Il tesoriere dell'associazione Luca Coscioni è entrato stamani nella caserma dei carabinieri a Firenze per autodenunciarsi per il reato di aiuto al suicidio dopo aver supportato un 44enne toscano malato di sclerosi multipla a raggiungere la Svizzera per morire col suicidio assistito. Rischia dai cinque ai 12 anni
Marco Cappato, tesoriere dell'associazione Luca Coscioni, è entrato stamani nella caserma dei carabinieri di piazza della Stazione a Firenze per autodenunciarsi per il reato di aiuto al suicidio dopo aver supportato un 44enne di San Vincenzo (Livorno) malato di sclerosi multipla, Massimiliano, a raggiungere la Svizzera per morire col suicidio assistito. Aiuto che "configura i reati di cui all'articolo 580", ossia "aiuto al suicidio", per il quale "si rischiano da cinque a 12 anni di reclusione". A spiegarlo Filomena Gallo, avvocata di Marco Cappato e segretaria dell'Associazione Luca Coscioni, relativamente all'autodenuncia di Cappato, Felicetta Maltese e Chiara Lalli per l'aiuto fornito a Massimiliano, 44enne malato di sclerosi multipla, "nel raggiungere la Svizzera al fine di poter procedere con suicidio medicalmente assistito".

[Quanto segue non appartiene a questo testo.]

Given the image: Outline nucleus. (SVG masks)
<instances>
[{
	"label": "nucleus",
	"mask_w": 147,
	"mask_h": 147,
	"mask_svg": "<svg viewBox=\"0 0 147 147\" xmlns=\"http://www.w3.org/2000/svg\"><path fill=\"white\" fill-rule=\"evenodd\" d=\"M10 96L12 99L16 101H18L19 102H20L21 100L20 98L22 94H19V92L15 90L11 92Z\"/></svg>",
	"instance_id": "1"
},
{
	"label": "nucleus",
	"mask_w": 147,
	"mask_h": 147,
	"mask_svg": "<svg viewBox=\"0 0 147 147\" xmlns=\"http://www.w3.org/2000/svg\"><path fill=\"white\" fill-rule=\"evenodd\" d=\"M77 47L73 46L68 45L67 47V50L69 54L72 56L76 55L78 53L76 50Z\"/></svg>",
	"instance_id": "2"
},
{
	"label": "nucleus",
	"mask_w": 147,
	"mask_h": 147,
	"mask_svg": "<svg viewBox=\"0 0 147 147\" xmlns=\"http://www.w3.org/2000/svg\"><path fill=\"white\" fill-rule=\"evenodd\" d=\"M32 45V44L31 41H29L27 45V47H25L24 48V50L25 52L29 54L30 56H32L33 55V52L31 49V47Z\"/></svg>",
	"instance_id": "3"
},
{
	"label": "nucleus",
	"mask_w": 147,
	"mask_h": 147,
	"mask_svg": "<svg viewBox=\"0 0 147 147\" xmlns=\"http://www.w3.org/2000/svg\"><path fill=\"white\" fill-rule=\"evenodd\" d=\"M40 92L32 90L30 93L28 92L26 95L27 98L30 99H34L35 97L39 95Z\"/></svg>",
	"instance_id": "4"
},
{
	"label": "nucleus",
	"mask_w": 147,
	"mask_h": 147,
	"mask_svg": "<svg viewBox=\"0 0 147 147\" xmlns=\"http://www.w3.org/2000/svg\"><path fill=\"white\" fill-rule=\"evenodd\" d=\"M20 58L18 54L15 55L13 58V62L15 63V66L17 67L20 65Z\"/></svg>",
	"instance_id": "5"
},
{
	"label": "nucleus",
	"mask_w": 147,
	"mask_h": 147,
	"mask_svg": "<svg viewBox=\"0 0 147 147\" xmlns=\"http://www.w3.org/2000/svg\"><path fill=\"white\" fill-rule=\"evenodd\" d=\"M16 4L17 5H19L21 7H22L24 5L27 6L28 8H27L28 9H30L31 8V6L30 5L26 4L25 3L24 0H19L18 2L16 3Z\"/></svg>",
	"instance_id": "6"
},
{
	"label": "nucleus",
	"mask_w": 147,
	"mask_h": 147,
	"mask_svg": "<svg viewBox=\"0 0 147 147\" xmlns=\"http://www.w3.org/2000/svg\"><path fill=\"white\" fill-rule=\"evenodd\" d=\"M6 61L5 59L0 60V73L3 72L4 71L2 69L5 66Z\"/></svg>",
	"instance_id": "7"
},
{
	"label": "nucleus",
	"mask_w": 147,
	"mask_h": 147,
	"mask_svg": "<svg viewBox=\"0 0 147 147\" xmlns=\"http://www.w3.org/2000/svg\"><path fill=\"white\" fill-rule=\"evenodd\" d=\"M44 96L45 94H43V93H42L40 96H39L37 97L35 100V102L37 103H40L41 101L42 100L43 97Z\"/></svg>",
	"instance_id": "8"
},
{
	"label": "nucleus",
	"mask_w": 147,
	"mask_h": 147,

Massimiliano era "privo del trattamento di sostegno vitale"
Cappato "è intervenuto con un ruolo specifico sulle spese - ha spiegato Gallo oggi a Firenze per l'autodenuncia ai Carabinieri - in quanto Massimiliano non poteva sopportare quelle spese. La sua famiglia gli è stata vicino. Massimiliano era un malato amato, non in abbandono affettivo, non in abbandono terapeutico, con continuità di assistenza. La sua cartella clinica, che sarà fornita alla magistratura quando richiesto, evidenzia costanza nelle cure, nell'assistenza, nella necessità di indagini diagnostiche". Gallo ha ricordato che "la Corte Costituzionale con sentenza ha stabilito che non è punito l'aiuto al suicidio solo quando il malato ha determinate condizioni, che Massimiliano non possedeva completamente", poiché era "privo del trattamento di sostegno vitale".